## Task directions
Quote each of the records below word for word, keeping every line in its original order.

## Stored rows
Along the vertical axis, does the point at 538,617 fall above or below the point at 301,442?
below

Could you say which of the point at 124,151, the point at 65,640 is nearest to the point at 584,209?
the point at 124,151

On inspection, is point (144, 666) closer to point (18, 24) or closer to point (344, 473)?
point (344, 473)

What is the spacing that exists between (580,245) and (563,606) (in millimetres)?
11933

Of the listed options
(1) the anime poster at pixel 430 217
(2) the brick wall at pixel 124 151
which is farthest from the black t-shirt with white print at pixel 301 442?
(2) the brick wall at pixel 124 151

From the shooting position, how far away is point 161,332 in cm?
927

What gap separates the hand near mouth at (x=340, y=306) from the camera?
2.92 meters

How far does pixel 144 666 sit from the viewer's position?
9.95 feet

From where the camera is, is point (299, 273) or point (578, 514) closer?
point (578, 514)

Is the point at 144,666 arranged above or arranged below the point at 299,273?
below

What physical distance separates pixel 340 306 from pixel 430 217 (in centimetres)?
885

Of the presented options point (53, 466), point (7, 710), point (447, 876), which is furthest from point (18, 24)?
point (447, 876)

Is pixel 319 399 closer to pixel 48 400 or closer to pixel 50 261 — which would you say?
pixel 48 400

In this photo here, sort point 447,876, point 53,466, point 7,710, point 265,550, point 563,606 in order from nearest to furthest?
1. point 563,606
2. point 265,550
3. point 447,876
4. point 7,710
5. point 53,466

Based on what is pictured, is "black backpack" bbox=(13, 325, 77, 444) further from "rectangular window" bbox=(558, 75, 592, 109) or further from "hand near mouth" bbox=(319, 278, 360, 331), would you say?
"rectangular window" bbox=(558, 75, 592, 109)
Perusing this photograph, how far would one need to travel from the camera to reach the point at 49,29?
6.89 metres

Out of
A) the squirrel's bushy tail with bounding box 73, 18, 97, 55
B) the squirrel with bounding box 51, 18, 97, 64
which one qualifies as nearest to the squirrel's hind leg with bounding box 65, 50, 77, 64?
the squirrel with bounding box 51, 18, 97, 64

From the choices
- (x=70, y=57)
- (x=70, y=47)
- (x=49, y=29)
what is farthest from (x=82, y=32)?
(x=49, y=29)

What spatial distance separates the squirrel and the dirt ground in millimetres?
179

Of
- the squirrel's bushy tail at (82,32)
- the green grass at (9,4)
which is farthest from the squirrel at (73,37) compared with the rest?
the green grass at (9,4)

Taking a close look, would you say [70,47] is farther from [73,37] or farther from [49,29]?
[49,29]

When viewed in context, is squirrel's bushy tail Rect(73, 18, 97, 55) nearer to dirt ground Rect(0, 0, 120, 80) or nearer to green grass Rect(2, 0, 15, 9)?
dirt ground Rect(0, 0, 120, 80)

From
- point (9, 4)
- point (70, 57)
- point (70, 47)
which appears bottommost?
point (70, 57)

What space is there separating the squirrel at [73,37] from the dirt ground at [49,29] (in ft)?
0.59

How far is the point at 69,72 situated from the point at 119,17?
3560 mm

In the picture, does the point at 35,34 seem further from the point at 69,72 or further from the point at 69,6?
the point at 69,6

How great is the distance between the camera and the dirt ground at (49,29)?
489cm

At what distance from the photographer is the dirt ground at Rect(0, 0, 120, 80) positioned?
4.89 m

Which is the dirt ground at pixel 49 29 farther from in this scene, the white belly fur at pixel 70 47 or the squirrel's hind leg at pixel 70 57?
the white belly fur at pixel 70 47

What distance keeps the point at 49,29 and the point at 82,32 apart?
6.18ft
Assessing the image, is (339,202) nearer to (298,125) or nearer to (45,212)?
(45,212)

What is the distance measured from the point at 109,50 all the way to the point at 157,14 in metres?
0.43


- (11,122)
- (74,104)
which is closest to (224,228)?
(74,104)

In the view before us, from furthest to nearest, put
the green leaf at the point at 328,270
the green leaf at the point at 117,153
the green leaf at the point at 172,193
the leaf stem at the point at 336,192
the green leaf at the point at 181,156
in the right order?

## The solution
Along the vertical axis, does the point at 538,617 fall above or below the point at 301,442?
below

Could you say which of the point at 124,151, the point at 65,640 is nearest to the point at 584,209?
the point at 124,151

On inspection, is point (144, 666) closer to point (18, 24) or closer to point (344, 473)?
point (344, 473)

What is the spacing that exists between (580,245) and (563,606) (in millimetres)?
11933

Of the listed options
(1) the anime poster at pixel 430 217
(2) the brick wall at pixel 124 151
which is farthest from the black t-shirt with white print at pixel 301 442?
(2) the brick wall at pixel 124 151

From the shooting position, how far away is point 161,332 in cm?
927

What gap separates the hand near mouth at (x=340, y=306) from the camera?
2.92 meters

How far does pixel 144 666 sit from the viewer's position?
9.95 feet

From where the camera is, is point (299, 273) or point (578, 514) closer?
point (578, 514)

Is the point at 144,666 arranged above or arranged below the point at 299,273?
below

What physical distance separates pixel 340 306 from pixel 430 217 (in centimetres)?
885

Of the presented options point (53, 466), point (7, 710), point (447, 876), which is furthest from point (18, 24)?
point (447, 876)

Is pixel 319 399 closer to pixel 48 400 or closer to pixel 50 261 — which would you say?
pixel 48 400

In this photo here, sort point 447,876, point 53,466, point 7,710, point 265,550, point 563,606 in order from nearest to furthest?
1. point 563,606
2. point 265,550
3. point 447,876
4. point 7,710
5. point 53,466

Based on what is pictured, is "black backpack" bbox=(13, 325, 77, 444) further from "rectangular window" bbox=(558, 75, 592, 109) or further from "hand near mouth" bbox=(319, 278, 360, 331), would you say?
"rectangular window" bbox=(558, 75, 592, 109)
Perusing this photograph, how far would one need to travel from the camera to reach the point at 49,29?
6.89 metres

Out of
A) the squirrel's bushy tail with bounding box 73, 18, 97, 55
B) the squirrel with bounding box 51, 18, 97, 64
which one qualifies as nearest to the squirrel's hind leg with bounding box 65, 50, 77, 64?
the squirrel with bounding box 51, 18, 97, 64

From the choices
- (x=70, y=57)
- (x=70, y=47)
- (x=49, y=29)
what is farthest from (x=82, y=32)?
(x=49, y=29)

What spatial distance separates the squirrel and the dirt ground in millimetres?
179

Of
- the squirrel's bushy tail at (82,32)
- the green grass at (9,4)
which is farthest from the squirrel at (73,37) compared with the rest?
the green grass at (9,4)

Taking a close look, would you say [70,47] is farther from [73,37] or farther from [49,29]?
[49,29]

When viewed in context, is squirrel's bushy tail Rect(73, 18, 97, 55) nearer to dirt ground Rect(0, 0, 120, 80) or nearer to green grass Rect(2, 0, 15, 9)?
dirt ground Rect(0, 0, 120, 80)

From
- point (9, 4)
- point (70, 57)
- point (70, 47)
which appears bottommost?
point (70, 57)

What space is there separating the squirrel at [73,37] from the dirt ground at [49,29] (in ft)?
0.59

How far is the point at 69,72 situated from the point at 119,17?
3560 mm

In the picture, does the point at 35,34 seem further from the point at 69,72 or further from the point at 69,6?
the point at 69,6

How great is the distance between the camera and the dirt ground at (49,29)?
489cm

At what distance from the photographer is the dirt ground at Rect(0, 0, 120, 80) positioned?
4.89 m

Which is the dirt ground at pixel 49 29 farther from in this scene, the white belly fur at pixel 70 47 or the squirrel's hind leg at pixel 70 57?
the white belly fur at pixel 70 47

What distance keeps the point at 49,29 and the point at 82,32 apart?
6.18ft
Assessing the image, is (339,202) nearer to (298,125) or nearer to (45,212)?
(45,212)

What is the distance measured from the point at 109,50 all the way to the point at 157,14 in metres?
0.43


- (11,122)
- (74,104)
which is closest to (224,228)?
(74,104)

In the view before us, from furthest to nearest, put
the green leaf at the point at 328,270
the green leaf at the point at 117,153
the green leaf at the point at 172,193
the leaf stem at the point at 336,192
the green leaf at the point at 181,156
in the right order?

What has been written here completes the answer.